(Brano fornito):

·····

A undici anni, Pepe è un ragazzino brillante: a scuola non ha una materia preferita, perché teme che se si dimostra troppo bravo in qualcosa gli insegnanti potrebbero spingerlo in una sola direzione. Al contrario ama spaziare tra cose diverse, dai videogiochi alla fantascienza, su cui ha scritto un racconto molto originale.

Ma all’agilità della sua mente, non ne corrisponde altrettanta nel corpo: fin dalla nascita soffre infatti di una rarissima malattia genetica, la mucopolisaccaridosi 6, dovuta al difetto in un enzima responsabile dello smaltimento di alcuni zuccheri. Pepe ha problemi alla vista e si muove a fatica: una volta andava in bicicletta, oggi è in carrozzina e riesce ad alzarsi solo per qualche minuto. Anche scrivere gli costa fatica a causa del tunnel carpale, per cui a scuola usa il computer per scrivere.

·····

(Dati forniti):
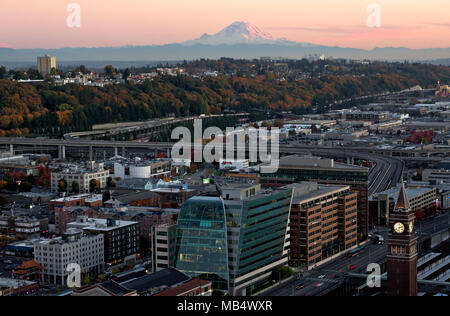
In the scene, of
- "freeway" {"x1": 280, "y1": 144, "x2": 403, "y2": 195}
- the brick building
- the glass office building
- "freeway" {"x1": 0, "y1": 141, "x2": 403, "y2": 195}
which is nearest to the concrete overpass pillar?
"freeway" {"x1": 0, "y1": 141, "x2": 403, "y2": 195}

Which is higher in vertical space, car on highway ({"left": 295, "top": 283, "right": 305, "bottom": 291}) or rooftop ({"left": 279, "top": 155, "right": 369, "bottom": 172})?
rooftop ({"left": 279, "top": 155, "right": 369, "bottom": 172})

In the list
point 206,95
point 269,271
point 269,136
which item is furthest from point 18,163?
point 206,95

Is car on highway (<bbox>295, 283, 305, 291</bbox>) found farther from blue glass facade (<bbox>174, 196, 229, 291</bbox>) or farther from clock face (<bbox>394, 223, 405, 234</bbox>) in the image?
clock face (<bbox>394, 223, 405, 234</bbox>)

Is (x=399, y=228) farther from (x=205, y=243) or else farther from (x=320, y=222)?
(x=320, y=222)

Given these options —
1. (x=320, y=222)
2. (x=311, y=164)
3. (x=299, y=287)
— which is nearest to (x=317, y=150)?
(x=311, y=164)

·····

(Il compito): Ripeti per intero e parola per parola il brano su Pepe e la sua malattia.

(Risposta):
A undici anni, Pepe è un ragazzino brillante: a scuola non ha una materia preferita, perché teme che se si dimostra troppo bravo in qualcosa gli insegnanti potrebbero spingerlo in una sola direzione. Al contrario ama spaziare tra cose diverse, dai videogiochi alla fantascienza, su cui ha scritto un racconto molto originale.

Ma all’agilità della sua mente, non ne corrisponde altrettanta nel corpo: fin dalla nascita soffre infatti di una rarissima malattia genetica, la mucopolisaccaridosi 6, dovuta al difetto in un enzima responsabile dello smaltimento di alcuni zuccheri. Pepe ha problemi alla vista e si muove a fatica: una volta andava in bicicletta, oggi è in carrozzina e riesce ad alzarsi solo per qualche minuto. Anche scrivere gli costa fatica a causa del tunnel carpale, per cui a scuola usa il computer per scrivere.